The Lord has in store great opportunities for the diligent Latter-day student.
We may look at the challenge of searching for knowledge primarily as an effort to defend truth, if we wish, but the challenge certainly embraces more than that. We can help cut new paths, discover and decipher new findings, revisit and reinterpret stolid consensus. The Lord, who permits all the thorny contradictions, also gives us the accompanying challenges not only to try our faith but to test our mettle and to foster our intellects. He wishes to use us to bless all mankind with greater views on both the Holy Scriptures and also on the full history of His dispensational dealings with the children of men. Much will be required--and it won't help for any of us to sideline much that has been given.

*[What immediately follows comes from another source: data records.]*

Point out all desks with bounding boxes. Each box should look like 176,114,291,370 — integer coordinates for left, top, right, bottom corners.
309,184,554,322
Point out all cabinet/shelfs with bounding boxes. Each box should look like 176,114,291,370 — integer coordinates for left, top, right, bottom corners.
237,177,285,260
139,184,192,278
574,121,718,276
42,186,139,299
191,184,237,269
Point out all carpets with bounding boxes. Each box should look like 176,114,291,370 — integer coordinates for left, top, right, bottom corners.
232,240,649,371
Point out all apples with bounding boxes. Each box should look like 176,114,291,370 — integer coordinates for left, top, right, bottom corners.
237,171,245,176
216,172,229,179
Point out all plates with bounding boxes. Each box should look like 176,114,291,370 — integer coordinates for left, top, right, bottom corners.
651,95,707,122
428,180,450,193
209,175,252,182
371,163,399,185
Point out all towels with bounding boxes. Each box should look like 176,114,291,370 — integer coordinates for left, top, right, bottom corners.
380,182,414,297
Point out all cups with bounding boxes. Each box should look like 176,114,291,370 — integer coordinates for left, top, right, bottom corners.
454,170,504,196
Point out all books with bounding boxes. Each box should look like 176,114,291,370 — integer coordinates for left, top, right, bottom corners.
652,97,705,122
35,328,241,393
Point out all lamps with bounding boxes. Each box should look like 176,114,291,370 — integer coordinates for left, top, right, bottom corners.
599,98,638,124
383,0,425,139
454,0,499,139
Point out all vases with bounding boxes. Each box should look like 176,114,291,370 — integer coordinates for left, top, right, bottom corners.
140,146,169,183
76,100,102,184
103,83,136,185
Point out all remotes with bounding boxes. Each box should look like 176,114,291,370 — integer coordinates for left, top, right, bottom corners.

Hugh Nibley never yielded "an inch to the Gentiles." That's what he said. That's what he asked of his students and of his university and community. "You receive no witness, until after the trial of your faith."
And now to the letter about the "cool scribe" and the art of cheerful scholarship, which speaks to the matter of whether we should occasionally appreciate the contributions of our own teachers, or just toss them into the wastebin; of whether we should listen to any contributor, or only to those who reciprocally call us Rabbi.
Thank you, Dear Sister M.,
News of gleeful attacks in BYU classrooms on the contributions of Hugh Nibley and other notable teachers comes as no surprise.
Some professors confuse lectern-thumping fatwas for expressions of truth and intelligence. Reading through the new biography of Truman Madsen, I don't see cynicism. It's all about joy and gospel service at BYU and everywhere else; it's all about the joyous quest for greater light and truth.
Mircea Eliade often writes of a phenomenon he termed "kill the teacher," a compelling Freudian wish to turn on one's Doktorvater, or even a favorite teacher. It's much more than reassessment. This drive to overturn reputations, cast doubt on the teacher's soundness, or even sanity, is a very common psychological malady at the university. Heroic in flavor, it unwittingly betrays a certain herd mentality, a lack of independent thought. Whether maturity, therapy, reading books, or plain humility is the cure, science cannot yet determine.
Moroni records how Jesus taught him "in plain humility."
Although standards remain non-negotiable, scholarship ought to be a cheerful, joyous enterprise and colloquium, an on-going effort in which (a very few) errors prove not fatal but instructive, and much collegiality and openness to the contributions of others must thrive.
John Baines, Professor of Egyptology at Oxford University, laments the lack of collegiality in his own discipline. He further censures the encrusted lack of openness to any contributor not belonging to the professional guild. (The article to read is "Restricted Knowledge, Hierarchy, and Decorum: Modern Perceptions and Ancient Institutions," JARCE 27:1-23.)
The style of collegiality I favor follows the model put forth in Ancient Egyptian Wisdom Literature of the kbob, or cool scribe (controlled, efficient, mannerly), versus the hot-headed scribbler (pushy, self-willed, angry). A jar overflowing with pure, cool water becomes the hieroglyphic signature of the cool scribe; the hothead explodes "like fire in hay."